Inflation is 21 percent, the highest in the region and more than twice higher than Argentina’s. In addition, Venezuela is facing at least 18 cases filed in the International Center for Settlement of Investment Disputes against expropriations.

In this scenario only more oil can pay for save Chávez’s expensive nationalizations, social programs, and debts with markets and China.

The oil imperative

PDVSA, the state company, is not just one of the world’s biggest energy companies, but a state within a state. It’s involved in everything from fighting poverty to balancing the national budget.

Chávez inherited 3.5 million bpd production of liquids in 1999 that he hasn’t recovered. The recent increase in production offsets depletion in mature wells, despite increasing investments in 2011 and 2012.

In 2011 it produced around 2.8 million bpd of liquids and it is struggling in 2012 to reach the 3 million bpd target.

Venezuela’s oil production has not increased, but its public spending has, raising the required breakeven prices to balance the public budget to at least $100 per barrel, although some estimates suggests it could top $115 a barrel.
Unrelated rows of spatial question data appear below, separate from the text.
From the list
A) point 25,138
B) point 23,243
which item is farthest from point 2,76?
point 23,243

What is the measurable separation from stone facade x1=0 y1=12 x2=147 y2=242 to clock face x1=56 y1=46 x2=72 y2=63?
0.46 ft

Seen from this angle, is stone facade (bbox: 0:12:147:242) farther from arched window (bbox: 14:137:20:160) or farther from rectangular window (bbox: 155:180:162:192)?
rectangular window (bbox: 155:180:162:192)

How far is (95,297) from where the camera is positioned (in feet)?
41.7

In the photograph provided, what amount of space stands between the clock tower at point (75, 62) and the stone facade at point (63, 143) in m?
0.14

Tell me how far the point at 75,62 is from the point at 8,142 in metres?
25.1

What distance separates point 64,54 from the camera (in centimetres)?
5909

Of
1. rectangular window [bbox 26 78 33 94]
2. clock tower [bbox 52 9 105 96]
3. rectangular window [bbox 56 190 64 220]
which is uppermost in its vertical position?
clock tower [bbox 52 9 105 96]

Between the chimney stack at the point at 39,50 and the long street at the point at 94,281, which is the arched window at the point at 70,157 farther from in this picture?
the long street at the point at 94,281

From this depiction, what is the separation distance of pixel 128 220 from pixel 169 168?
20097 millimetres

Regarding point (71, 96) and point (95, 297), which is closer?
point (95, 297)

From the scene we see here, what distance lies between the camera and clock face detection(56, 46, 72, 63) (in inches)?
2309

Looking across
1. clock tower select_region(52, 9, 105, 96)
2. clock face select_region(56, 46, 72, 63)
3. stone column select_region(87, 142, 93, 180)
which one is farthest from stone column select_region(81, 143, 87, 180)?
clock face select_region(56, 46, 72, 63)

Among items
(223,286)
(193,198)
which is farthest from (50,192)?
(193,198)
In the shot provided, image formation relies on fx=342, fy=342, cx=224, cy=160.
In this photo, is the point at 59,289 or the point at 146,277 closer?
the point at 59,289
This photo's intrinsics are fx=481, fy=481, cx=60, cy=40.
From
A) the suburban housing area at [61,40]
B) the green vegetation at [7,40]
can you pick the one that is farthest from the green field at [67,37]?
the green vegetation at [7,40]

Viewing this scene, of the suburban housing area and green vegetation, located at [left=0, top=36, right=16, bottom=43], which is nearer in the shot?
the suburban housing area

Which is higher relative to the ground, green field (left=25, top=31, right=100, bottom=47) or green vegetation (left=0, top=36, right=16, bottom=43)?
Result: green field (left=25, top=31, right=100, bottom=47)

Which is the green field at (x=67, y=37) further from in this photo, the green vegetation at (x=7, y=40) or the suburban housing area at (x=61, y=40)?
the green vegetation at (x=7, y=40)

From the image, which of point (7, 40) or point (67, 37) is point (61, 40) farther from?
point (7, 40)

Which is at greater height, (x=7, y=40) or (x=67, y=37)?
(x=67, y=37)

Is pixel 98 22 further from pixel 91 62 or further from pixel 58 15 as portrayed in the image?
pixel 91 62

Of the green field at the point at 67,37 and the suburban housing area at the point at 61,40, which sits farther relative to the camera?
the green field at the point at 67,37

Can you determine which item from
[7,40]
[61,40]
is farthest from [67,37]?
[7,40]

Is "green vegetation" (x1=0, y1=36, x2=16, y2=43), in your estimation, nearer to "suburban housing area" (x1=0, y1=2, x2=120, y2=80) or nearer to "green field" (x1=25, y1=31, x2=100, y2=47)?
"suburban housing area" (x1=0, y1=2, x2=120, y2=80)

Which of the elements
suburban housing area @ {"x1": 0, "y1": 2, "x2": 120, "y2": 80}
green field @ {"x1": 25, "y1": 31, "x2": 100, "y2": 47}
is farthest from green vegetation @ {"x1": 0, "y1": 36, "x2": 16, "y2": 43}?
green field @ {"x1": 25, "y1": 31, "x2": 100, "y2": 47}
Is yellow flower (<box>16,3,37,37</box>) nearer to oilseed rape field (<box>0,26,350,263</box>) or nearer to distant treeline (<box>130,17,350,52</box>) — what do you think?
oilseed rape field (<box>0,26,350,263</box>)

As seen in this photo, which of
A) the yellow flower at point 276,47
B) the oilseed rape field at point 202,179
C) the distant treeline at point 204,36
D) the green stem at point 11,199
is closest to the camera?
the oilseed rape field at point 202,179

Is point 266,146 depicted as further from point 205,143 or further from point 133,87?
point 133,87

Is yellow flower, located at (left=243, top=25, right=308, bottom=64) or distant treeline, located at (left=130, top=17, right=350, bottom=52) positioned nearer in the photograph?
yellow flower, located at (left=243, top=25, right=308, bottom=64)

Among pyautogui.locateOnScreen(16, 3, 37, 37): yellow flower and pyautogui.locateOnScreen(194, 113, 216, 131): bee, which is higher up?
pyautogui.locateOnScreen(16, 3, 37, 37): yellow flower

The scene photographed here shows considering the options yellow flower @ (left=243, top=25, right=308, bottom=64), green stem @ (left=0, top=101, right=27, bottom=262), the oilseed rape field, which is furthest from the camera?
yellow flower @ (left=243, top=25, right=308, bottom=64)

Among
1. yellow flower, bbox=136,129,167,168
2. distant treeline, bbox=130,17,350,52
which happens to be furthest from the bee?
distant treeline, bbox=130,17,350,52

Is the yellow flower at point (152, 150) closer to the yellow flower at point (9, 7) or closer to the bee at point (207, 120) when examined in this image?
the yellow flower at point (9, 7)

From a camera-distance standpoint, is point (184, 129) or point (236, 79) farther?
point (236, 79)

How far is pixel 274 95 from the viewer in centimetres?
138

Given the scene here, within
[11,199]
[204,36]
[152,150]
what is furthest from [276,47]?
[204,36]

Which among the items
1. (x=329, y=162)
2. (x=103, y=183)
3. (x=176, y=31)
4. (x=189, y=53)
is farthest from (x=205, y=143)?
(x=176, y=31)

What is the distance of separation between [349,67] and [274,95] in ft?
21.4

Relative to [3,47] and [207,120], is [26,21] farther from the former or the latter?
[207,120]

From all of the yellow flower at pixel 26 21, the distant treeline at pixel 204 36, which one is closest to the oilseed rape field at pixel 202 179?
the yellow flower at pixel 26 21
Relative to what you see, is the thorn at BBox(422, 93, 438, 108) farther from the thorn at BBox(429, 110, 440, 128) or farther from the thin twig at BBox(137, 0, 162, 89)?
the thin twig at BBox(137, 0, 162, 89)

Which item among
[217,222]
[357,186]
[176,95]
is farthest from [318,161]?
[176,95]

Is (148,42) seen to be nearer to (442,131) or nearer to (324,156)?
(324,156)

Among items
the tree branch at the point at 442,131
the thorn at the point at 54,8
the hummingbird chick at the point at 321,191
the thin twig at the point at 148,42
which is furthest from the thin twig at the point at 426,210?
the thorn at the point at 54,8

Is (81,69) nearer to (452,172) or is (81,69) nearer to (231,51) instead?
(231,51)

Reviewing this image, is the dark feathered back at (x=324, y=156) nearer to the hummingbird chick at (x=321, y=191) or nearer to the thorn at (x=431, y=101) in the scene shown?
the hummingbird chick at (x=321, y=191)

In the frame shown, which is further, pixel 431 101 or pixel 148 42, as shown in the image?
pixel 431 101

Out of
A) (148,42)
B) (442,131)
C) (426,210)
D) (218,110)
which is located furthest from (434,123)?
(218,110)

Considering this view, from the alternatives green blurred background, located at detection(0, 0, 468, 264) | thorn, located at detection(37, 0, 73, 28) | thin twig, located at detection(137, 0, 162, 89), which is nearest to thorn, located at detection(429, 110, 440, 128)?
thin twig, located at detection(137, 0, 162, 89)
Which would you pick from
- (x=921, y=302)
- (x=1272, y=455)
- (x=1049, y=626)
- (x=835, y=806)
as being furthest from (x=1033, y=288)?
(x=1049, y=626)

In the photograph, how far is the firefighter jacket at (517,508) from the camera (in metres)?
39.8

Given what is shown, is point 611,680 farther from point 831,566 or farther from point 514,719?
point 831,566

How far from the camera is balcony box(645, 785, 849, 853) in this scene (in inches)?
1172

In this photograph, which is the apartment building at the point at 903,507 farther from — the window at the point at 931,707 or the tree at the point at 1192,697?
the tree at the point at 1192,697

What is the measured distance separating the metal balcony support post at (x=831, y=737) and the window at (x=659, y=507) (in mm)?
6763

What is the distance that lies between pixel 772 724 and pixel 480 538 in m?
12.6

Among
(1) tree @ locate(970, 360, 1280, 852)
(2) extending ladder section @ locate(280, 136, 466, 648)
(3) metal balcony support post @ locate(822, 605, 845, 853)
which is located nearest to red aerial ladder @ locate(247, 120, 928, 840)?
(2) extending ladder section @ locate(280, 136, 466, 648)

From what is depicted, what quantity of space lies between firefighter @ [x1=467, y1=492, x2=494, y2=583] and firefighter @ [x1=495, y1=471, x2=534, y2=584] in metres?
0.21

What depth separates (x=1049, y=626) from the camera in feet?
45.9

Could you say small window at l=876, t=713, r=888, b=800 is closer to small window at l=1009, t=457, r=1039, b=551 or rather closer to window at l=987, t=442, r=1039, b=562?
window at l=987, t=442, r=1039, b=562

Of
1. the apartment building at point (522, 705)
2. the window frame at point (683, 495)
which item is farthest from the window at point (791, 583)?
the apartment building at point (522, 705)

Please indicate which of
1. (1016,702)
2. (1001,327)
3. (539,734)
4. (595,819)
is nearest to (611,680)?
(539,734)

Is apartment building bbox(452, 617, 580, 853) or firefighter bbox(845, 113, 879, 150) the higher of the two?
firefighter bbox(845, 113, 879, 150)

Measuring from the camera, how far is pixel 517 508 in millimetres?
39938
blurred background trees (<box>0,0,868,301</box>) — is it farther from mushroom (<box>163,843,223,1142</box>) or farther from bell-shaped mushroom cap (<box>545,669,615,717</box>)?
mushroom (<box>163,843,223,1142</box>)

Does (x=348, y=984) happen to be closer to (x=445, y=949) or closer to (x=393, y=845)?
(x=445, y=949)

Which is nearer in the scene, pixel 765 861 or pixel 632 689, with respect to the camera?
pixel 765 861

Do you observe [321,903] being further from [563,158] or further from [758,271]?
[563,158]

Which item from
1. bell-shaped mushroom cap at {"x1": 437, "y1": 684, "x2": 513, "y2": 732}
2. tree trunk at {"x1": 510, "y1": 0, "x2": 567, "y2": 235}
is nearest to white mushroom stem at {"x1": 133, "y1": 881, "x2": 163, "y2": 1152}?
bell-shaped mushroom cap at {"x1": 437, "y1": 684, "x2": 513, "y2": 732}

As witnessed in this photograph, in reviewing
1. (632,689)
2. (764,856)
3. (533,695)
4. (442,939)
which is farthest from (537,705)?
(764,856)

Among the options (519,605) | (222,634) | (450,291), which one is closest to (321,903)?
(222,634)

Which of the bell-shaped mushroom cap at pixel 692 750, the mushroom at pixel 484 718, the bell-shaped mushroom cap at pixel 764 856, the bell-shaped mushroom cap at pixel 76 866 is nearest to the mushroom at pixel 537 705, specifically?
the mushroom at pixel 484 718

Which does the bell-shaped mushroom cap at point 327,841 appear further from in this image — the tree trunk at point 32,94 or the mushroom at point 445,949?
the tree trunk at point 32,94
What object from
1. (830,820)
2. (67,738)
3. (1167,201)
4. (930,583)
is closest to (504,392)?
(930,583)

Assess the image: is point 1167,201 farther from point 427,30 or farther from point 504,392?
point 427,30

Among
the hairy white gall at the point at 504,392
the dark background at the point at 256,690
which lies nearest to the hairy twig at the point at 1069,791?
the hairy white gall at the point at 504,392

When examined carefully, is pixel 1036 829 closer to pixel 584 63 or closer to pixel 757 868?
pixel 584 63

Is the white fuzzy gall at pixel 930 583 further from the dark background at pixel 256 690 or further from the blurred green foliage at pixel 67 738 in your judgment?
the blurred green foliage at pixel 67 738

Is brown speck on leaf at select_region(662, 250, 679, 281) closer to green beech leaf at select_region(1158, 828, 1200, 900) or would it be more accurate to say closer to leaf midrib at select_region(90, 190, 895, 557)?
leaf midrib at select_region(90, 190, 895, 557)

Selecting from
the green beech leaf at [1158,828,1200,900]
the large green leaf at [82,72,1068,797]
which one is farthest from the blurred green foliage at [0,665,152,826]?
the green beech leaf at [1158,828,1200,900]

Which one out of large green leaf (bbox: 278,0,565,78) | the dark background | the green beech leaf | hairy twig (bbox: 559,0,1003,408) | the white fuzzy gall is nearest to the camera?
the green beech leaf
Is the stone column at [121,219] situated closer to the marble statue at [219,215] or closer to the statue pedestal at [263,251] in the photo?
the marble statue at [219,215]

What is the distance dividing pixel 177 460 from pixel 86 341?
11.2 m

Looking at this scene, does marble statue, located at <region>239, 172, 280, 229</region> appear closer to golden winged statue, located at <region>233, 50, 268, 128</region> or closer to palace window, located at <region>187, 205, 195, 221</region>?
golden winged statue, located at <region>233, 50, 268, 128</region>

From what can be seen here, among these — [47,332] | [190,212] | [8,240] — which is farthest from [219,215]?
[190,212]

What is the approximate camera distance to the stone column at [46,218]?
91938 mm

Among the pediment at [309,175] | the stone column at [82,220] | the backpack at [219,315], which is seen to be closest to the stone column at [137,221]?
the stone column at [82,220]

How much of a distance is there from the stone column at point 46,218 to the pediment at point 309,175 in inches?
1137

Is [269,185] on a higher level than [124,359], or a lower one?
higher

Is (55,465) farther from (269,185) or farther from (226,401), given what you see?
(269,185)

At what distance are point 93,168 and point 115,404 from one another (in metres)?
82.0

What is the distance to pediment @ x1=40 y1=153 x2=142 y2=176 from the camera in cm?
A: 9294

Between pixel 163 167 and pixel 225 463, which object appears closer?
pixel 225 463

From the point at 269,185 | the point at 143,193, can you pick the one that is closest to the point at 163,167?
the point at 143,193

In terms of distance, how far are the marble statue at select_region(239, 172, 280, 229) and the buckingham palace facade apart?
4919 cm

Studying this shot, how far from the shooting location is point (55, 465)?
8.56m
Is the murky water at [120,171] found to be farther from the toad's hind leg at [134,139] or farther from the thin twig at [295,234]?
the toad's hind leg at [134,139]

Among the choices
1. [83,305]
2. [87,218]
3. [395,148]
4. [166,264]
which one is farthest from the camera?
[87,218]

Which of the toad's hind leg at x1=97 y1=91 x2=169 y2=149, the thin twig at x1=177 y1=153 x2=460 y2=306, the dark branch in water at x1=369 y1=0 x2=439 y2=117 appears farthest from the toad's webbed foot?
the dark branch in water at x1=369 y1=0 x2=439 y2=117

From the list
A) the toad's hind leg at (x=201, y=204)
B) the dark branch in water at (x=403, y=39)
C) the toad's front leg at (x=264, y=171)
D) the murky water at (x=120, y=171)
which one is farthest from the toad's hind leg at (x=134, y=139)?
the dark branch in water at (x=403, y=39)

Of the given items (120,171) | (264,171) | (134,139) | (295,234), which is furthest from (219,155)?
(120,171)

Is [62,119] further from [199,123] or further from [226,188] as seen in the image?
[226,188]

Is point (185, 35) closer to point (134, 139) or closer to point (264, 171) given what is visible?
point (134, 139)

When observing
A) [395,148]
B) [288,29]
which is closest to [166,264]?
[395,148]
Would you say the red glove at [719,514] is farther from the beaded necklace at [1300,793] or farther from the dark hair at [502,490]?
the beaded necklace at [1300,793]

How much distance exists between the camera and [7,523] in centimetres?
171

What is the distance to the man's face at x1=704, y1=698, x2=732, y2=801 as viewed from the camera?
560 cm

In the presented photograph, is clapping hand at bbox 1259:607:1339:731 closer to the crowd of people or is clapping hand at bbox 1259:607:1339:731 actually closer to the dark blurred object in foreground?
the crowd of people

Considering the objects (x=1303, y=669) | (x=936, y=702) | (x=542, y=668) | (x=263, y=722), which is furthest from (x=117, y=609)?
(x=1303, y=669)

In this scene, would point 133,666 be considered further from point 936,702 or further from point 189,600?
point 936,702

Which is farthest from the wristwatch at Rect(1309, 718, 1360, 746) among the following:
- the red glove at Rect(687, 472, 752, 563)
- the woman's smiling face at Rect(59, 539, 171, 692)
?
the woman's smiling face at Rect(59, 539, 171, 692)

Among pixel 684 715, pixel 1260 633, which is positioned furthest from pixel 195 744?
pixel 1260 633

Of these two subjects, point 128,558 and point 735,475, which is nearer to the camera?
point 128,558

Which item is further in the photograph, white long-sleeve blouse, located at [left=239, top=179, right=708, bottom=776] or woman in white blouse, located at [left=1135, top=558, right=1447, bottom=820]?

Bottom line, Venezuela’s economy is deteriorating, although to be fair it’s in better shape than most of Europe and not on the verge of collapsing, as many insist.

Little choice

Chávez’s ability to secure his legacy will depend on his ability to render his social revolution economically and politically stable, but that is only possible with more foreign investment, even if he remains anti-American at the core.

Either Chávez fails because he refuses to change and his support base erodes, or he implements a more effective model. Either way, Chávez does not have a repressive hold on power, like Gaddafi, the Ayatollahs or the Castro brothers. Without popular support, he’s doomed.

Furthermore, Chávez is already moving to attract more investment, and has been somewhat successful. He has offered better than market prices. Foreign investment has soared in 2012, after years of declines.

“The time of God will come,” Capriles said in his concession speech, but until then it will be up to Chávez to decide whether his legacy will endure or extinguish when he inevitably is replaced in 2020 or before in case his health deteriorates.